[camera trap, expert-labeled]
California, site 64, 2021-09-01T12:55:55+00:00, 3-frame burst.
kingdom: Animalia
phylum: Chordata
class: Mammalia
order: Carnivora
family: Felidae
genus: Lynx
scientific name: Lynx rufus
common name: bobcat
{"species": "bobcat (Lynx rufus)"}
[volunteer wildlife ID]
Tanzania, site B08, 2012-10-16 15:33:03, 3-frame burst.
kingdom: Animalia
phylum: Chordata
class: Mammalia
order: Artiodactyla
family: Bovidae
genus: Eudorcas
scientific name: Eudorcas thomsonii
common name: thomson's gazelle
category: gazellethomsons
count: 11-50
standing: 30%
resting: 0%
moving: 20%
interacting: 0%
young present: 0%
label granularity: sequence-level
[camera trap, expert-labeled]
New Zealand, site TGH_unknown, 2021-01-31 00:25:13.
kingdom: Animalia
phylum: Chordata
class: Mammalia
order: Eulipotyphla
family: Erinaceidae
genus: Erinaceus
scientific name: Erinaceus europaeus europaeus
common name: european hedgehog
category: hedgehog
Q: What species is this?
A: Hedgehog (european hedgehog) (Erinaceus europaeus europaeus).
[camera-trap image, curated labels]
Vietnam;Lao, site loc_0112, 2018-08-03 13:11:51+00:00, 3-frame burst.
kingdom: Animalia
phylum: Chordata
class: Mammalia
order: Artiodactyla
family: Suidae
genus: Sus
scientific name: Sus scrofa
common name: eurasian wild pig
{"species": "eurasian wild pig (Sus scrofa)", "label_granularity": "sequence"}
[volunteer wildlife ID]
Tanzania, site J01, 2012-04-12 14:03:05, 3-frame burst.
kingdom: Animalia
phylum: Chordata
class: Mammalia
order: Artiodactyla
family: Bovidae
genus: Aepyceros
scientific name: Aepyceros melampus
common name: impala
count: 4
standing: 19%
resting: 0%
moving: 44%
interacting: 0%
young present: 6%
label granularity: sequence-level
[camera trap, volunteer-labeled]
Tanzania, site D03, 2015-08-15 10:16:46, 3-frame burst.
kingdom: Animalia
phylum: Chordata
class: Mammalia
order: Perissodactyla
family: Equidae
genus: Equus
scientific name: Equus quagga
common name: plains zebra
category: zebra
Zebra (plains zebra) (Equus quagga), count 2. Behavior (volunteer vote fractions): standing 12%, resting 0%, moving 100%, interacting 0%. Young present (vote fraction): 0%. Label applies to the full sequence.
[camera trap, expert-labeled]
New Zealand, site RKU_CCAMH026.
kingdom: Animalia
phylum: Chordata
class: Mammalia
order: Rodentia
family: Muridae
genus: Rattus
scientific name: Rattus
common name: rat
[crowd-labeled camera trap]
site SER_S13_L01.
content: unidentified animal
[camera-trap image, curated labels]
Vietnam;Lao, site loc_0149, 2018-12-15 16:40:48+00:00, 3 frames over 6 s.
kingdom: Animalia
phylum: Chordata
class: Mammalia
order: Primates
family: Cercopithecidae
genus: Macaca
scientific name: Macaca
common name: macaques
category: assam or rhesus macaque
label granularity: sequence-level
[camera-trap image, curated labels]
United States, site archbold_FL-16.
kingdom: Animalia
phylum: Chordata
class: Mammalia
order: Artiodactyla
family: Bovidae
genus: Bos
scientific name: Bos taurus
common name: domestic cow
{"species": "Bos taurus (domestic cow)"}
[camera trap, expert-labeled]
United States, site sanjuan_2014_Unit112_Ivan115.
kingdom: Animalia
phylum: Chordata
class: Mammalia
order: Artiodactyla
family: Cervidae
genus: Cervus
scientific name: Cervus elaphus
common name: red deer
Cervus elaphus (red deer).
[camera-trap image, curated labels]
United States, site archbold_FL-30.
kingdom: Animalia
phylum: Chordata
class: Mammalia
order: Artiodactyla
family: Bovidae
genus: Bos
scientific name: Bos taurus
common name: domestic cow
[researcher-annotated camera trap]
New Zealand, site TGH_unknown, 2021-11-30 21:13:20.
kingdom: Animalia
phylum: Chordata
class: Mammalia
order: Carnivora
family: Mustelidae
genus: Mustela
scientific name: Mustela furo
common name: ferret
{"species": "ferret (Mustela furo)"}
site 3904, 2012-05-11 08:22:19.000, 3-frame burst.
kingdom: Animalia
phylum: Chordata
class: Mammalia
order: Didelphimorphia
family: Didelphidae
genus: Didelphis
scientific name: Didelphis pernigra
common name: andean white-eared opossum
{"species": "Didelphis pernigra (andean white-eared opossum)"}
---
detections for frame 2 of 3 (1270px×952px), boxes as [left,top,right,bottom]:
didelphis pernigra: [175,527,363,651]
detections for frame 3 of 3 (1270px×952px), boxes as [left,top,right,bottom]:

○ ○ ○ ○

■ Work to be completed ■
Return the whole listing above verbatim.

■ Answer box ■
[camera trap, expert-labeled]
California, site 64, 2021-09-01T12:55:55+00:00, 3-frame burst.
kingdom: Animalia
phylum: Chordata
class: Mammalia
order: Carnivora
family: Felidae
genus: Lynx
scientific name: Lynx rufus
common name: bobcat
{"species": "bobcat (Lynx rufus)"}
[volunteer wildlife ID]
Tanzania, site B08, 2012-10-16 15:33:03, 3-frame burst.
kingdom: Animalia
phylum: Chordata
class: Mammalia
order: Artiodactyla
family: Bovidae
genus: Eudorcas
scientific name: Eudorcas thomsonii
common name: thomson's gazelle
category: gazellethomsons
count: 11-50
standing: 30%
resting: 0%
moving: 20%
interacting: 0%
young present: 0%
label granularity: sequence-level
[camera trap, expert-labeled]
New Zealand, site TGH_unknown, 2021-01-31 00:25:13.
kingdom: Animalia
phylum: Chordata
class: Mammalia
order: Eulipotyphla
family: Erinaceidae
genus: Erinaceus
scientific name: Erinaceus europaeus europaeus
common name: european hedgehog
category: hedgehog
Q: What species is this?
A: Hedgehog (european hedgehog) (Erinaceus europaeus europaeus).
[camera-trap image, curated labels]
Vietnam;Lao, site loc_0112, 2018-08-03 13:11:51+00:00, 3-frame burst.
kingdom: Animalia
phylum: Chordata
class: Mammalia
order: Artiodactyla
family: Suidae
genus: Sus
scientific name: Sus scrofa
common name: eurasian wild pig
{"species": "eurasian wild pig (Sus scrofa)", "label_granularity": "sequence"}
[volunteer wildlife ID]
Tanzania, site J01, 2012-04-12 14:03:05, 3-frame burst.
kingdom: Animalia
phylum: Chordata
class: Mammalia
order: Artiodactyla
family: Bovidae
genus: Aepyceros
scientific name: Aepyceros melampus
common name: impala
count: 4
standing: 19%
resting: 0%
moving: 44%
interacting: 0%
young present: 6%
label granularity: sequence-level
[camera trap, volunteer-labeled]
Tanzania, site D03, 2015-08-15 10:16:46, 3-frame burst.
kingdom: Animalia
phylum: Chordata
class: Mammalia
order: Perissodactyla
family: Equidae
genus: Equus
scientific name: Equus quagga
common name: plains zebra
category: zebra
Zebra (plains zebra) (Equus quagga), count 2. Behavior (volunteer vote fractions): standing 12%, resting 0%, moving 100%, interacting 0%. Young present (vote fraction): 0%. Label applies to the full sequence.
[camera trap, expert-labeled]
New Zealand, site RKU_CCAMH026.
kingdom: Animalia
phylum: Chordata
class: Mammalia
order: Rodentia
family: Muridae
genus: Rattus
scientific name: Rattus
common name: rat
[crowd-labeled camera trap]
site SER_S13_L01.
content: unidentified animal
[camera-trap image, curated labels]
Vietnam;Lao, site loc_0149, 2018-12-15 16:40:48+00:00, 3 frames over 6 s.
kingdom: Animalia
phylum: Chordata
class: Mammalia
order: Primates
family: Cercopithecidae
genus: Macaca
scientific name: Macaca
common name: macaques
category: assam or rhesus macaque
label granularity: sequence-level
[camera-trap image, curated labels]
United States, site archbold_FL-16.
kingdom: Animalia
phylum: Chordata
class: Mammalia
order: Artiodactyla
family: Bovidae
genus: Bos
scientific name: Bos taurus
common name: domestic cow
{"species": "Bos taurus (domestic cow)"}
[camera trap, expert-labeled]
United States, site sanjuan_2014_Unit112_Ivan115.
kingdom: Animalia
phylum: Chordata
class: Mammalia
order: Artiodactyla
family: Cervidae
genus: Cervus
scientific name: Cervus elaphus
common name: red deer
Cervus elaphus (red deer).
[camera-trap image, curated labels]
United States, site archbold_FL-30.
kingdom: Animalia
phylum: Chordata
class: Mammalia
order: Artiodactyla
family: Bovidae
genus: Bos
scientific name: Bos taurus
common name: domestic cow
[researcher-annotated camera trap]
New Zealand, site TGH_unknown, 2021-11-30 21:13:20.
kingdom: Animalia
phylum: Chordata
class: Mammalia
order: Carnivora
family: Mustelidae
genus: Mustela
scientific name: Mustela furo
common name: ferret
{"species": "ferret (Mustela furo)"}
site 3904, 2012-05-11 08:22:19.000, 3-frame burst.
kingdom: Animalia
phylum: Chordata
class: Mammalia
order: Didelphimorphia
family: Didelphidae
genus: Didelphis
scientific name: Didelphis pernigra
common name: andean white-eared opossum
{"species": "Didelphis pernigra (andean white-eared opossum)"}
---
detections for frame 2 of 3 (1270px×952px), boxes as [left,top,right,bottom]:
didelphis pernigra: [175,527,363,651]
detections for frame 3 of 3 (1270px×952px), boxes as [left,top,right,bottom]:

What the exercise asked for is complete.